The problem: Extract every line of the material below and reproduce each one verbatim, with nothing altered, added, or left out.

·····

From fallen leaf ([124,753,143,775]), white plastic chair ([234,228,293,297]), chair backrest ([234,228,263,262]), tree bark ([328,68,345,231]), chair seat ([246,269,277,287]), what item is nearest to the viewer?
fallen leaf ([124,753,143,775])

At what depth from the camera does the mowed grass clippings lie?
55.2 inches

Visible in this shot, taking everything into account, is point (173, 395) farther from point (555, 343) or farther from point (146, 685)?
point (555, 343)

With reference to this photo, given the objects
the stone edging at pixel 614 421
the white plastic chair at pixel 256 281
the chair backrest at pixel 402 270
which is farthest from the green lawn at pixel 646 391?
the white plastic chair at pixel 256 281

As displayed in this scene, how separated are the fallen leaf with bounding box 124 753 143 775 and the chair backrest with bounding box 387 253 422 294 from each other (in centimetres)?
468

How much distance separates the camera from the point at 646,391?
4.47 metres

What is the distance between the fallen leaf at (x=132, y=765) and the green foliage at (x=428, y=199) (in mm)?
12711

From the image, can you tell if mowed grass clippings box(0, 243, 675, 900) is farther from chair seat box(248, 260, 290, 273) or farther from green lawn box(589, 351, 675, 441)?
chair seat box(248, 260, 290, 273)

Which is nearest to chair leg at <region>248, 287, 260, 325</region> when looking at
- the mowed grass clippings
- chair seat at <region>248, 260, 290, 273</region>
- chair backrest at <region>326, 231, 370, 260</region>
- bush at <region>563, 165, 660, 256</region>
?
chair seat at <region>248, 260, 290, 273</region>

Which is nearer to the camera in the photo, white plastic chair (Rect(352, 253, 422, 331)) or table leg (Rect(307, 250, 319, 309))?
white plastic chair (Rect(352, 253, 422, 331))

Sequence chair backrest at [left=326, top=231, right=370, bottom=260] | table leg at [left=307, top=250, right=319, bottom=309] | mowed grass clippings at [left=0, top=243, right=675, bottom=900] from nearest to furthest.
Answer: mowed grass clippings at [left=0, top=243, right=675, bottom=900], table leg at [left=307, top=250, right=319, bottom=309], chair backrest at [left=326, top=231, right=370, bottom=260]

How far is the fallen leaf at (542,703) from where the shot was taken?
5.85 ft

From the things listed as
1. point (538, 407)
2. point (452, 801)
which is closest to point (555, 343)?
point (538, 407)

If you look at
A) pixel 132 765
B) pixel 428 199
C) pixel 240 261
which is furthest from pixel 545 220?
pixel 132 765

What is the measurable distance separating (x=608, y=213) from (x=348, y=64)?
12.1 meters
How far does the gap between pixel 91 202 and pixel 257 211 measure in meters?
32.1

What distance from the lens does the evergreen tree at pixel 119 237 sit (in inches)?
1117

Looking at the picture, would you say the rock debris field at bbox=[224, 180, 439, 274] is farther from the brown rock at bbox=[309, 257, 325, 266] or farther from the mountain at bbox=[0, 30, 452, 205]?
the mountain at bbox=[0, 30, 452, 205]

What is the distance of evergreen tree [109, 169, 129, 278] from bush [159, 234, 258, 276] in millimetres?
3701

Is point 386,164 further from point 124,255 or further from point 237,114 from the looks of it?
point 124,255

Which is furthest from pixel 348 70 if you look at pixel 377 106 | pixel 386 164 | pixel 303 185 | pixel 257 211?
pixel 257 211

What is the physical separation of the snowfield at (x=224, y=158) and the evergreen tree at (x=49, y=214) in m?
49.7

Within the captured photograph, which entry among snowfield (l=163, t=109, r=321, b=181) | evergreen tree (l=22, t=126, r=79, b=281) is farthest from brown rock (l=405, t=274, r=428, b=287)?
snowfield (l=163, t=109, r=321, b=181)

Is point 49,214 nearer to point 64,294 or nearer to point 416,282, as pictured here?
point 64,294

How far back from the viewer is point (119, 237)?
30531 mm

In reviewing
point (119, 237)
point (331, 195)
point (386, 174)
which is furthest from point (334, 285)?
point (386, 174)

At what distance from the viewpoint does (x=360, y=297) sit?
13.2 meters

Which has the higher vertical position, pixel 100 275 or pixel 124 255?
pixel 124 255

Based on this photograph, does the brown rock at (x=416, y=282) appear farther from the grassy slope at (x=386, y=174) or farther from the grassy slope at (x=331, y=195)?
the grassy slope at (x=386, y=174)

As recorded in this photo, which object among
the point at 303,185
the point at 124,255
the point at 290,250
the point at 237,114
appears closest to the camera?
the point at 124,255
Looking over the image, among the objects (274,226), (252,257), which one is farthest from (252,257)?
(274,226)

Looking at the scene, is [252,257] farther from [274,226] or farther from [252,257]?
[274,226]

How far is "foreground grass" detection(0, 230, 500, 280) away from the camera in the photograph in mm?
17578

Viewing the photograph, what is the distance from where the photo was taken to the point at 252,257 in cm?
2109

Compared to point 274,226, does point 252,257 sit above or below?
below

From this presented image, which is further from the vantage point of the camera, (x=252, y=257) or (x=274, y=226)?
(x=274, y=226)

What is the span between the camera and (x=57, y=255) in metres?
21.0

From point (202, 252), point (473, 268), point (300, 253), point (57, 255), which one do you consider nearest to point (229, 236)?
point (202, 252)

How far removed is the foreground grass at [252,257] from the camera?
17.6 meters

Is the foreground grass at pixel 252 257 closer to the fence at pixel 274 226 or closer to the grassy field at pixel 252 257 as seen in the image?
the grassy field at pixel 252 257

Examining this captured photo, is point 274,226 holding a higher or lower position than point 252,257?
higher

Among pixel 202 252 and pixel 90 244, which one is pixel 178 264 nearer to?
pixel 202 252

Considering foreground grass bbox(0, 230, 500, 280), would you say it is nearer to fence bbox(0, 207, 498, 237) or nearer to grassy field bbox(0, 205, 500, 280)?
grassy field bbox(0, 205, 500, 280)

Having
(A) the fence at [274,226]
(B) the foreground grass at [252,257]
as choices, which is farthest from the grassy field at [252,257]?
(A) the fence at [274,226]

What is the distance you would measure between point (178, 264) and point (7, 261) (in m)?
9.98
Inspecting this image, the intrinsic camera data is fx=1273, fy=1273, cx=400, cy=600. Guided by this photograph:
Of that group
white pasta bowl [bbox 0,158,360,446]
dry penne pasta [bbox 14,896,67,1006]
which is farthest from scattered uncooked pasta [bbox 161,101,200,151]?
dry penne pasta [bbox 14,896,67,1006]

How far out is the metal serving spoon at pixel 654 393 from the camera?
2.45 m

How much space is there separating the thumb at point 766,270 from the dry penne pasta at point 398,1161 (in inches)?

·····

Exercise output:
From fallen leaf ([124,753,143,775]), white plastic chair ([234,228,293,297]), chair backrest ([234,228,263,262]), tree bark ([328,68,345,231]), chair seat ([246,269,277,287]), what item is nearest to the viewer?
fallen leaf ([124,753,143,775])

At what depth from the camera does the mowed grass clippings lie?
55.2 inches

Visible in this shot, taking everything into account, is point (173, 395) farther from point (555, 343) or farther from point (146, 685)?
point (555, 343)

With reference to this photo, given the objects
the stone edging at pixel 614 421
the white plastic chair at pixel 256 281
the chair backrest at pixel 402 270
which is farthest from the green lawn at pixel 646 391?
the white plastic chair at pixel 256 281

As displayed in this scene, how separated are the fallen leaf with bounding box 124 753 143 775 and the chair backrest with bounding box 387 253 422 294 from each other (in centimetres)?
468

How much distance separates the camera from the point at 646,391?
4.47 metres

What is the distance between the fallen leaf at (x=132, y=765) and the green foliage at (x=428, y=199) (in mm)?
12711

From the image, can you tell if mowed grass clippings box(0, 243, 675, 900) is farther from chair seat box(248, 260, 290, 273) or farther from green lawn box(589, 351, 675, 441)?
chair seat box(248, 260, 290, 273)

Which is nearest to chair leg at <region>248, 287, 260, 325</region> when looking at
- the mowed grass clippings
- chair seat at <region>248, 260, 290, 273</region>
- chair backrest at <region>326, 231, 370, 260</region>
- bush at <region>563, 165, 660, 256</region>
?
chair seat at <region>248, 260, 290, 273</region>

Which is nearer to the camera in the photo, white plastic chair (Rect(352, 253, 422, 331)) or table leg (Rect(307, 250, 319, 309))?
white plastic chair (Rect(352, 253, 422, 331))

Sequence chair backrest at [left=326, top=231, right=370, bottom=260] | table leg at [left=307, top=250, right=319, bottom=309] | mowed grass clippings at [left=0, top=243, right=675, bottom=900] from nearest to furthest.
Answer: mowed grass clippings at [left=0, top=243, right=675, bottom=900], table leg at [left=307, top=250, right=319, bottom=309], chair backrest at [left=326, top=231, right=370, bottom=260]

How far is the fallen leaf at (542,703) from where the shot was taken?
5.85 ft

From the things listed as
1. point (538, 407)
2. point (452, 801)
which is closest to point (555, 343)?
point (538, 407)

If you look at
A) pixel 132 765
B) pixel 428 199
C) pixel 240 261
which is furthest from pixel 545 220?
pixel 132 765

What is the measurable distance separating (x=608, y=213) from (x=348, y=64)?
12.1 meters
How far does the gap between pixel 91 202 and pixel 257 211 measure in meters?
32.1

What distance from the lens does the evergreen tree at pixel 119 237 sit (in inches)?
1117

Looking at the picture, would you say the rock debris field at bbox=[224, 180, 439, 274] is farther from the brown rock at bbox=[309, 257, 325, 266] or farther from the mountain at bbox=[0, 30, 452, 205]?
the mountain at bbox=[0, 30, 452, 205]

What is the distance of evergreen tree [109, 169, 129, 278] from bush [159, 234, 258, 276] in millimetres?
3701

Is point 386,164 further from point 124,255 or further from point 237,114 from the looks of it?
point 124,255

Which is furthest from pixel 348 70 if you look at pixel 377 106 | pixel 386 164 | pixel 303 185 | pixel 257 211?
pixel 257 211

What is the physical separation of the snowfield at (x=224, y=158) and the evergreen tree at (x=49, y=214) in m?
49.7

Within the captured photograph, which entry among snowfield (l=163, t=109, r=321, b=181) | evergreen tree (l=22, t=126, r=79, b=281) is farthest from brown rock (l=405, t=274, r=428, b=287)?
snowfield (l=163, t=109, r=321, b=181)

Is point 49,214 nearer to point 64,294 or nearer to point 416,282, as pictured here?
point 64,294

How far back from the viewer is point (119, 237)?
30531 mm

In reviewing
point (119, 237)
point (331, 195)
point (386, 174)
which is furthest from point (334, 285)?
point (386, 174)

At what distance from the viewpoint does (x=360, y=297) sit?
13.2 meters

Which has the higher vertical position, pixel 100 275 or pixel 124 255?
pixel 124 255

Based on this photograph, does the brown rock at (x=416, y=282) appear farther from the grassy slope at (x=386, y=174) or farther from the grassy slope at (x=331, y=195)?
the grassy slope at (x=386, y=174)

As recorded in this photo, which object among
the point at 303,185
the point at 124,255
the point at 290,250
the point at 237,114
appears closest to the camera?
the point at 124,255
Looking over the image, among the objects (274,226), (252,257), which one is farthest from (252,257)?
(274,226)

Looking at the scene, is [252,257] farther from [274,226] or farther from [252,257]?
[274,226]

How far is "foreground grass" detection(0, 230, 500, 280) away from the camera in the photograph in mm?
17578

Viewing the photograph, what is the distance from where the photo was taken to the point at 252,257 in cm?
2109

Compared to point 274,226, does point 252,257 sit above or below?
below

From this presented image, which is further from the vantage point of the camera, (x=252, y=257) or (x=274, y=226)?
(x=274, y=226)

What is the span between the camera and (x=57, y=255) in metres?
21.0

From point (202, 252), point (473, 268), point (300, 253), point (57, 255), which one do you consider nearest to point (229, 236)?
point (202, 252)

How far removed is the foreground grass at [252,257] from the camera?
17.6 meters

Is the foreground grass at pixel 252 257 closer to the fence at pixel 274 226 or closer to the grassy field at pixel 252 257 as seen in the image?
the grassy field at pixel 252 257

Examining this captured photo, is point 274,226 holding a higher or lower position than point 252,257?
higher

Among pixel 202 252 and pixel 90 244, which one is pixel 178 264 nearer to?
pixel 202 252

Considering foreground grass bbox(0, 230, 500, 280), would you say it is nearer to fence bbox(0, 207, 498, 237) or nearer to grassy field bbox(0, 205, 500, 280)?
grassy field bbox(0, 205, 500, 280)

Having
(A) the fence at [274,226]
(B) the foreground grass at [252,257]
as choices, which is farthest from the grassy field at [252,257]?
(A) the fence at [274,226]

What is the distance you would measure between point (178, 264) and point (7, 261) (in m)?
9.98
Inspecting this image, the intrinsic camera data is fx=1273, fy=1273, cx=400, cy=600. Guided by this photograph:
Of that group
white pasta bowl [bbox 0,158,360,446]
dry penne pasta [bbox 14,896,67,1006]
which is farthest from scattered uncooked pasta [bbox 161,101,200,151]?
dry penne pasta [bbox 14,896,67,1006]

How far out is the metal serving spoon at pixel 654 393 from the camera?
2.45 m

How much space is there separating the thumb at point 766,270 from the dry penne pasta at point 398,1161 (in inches)?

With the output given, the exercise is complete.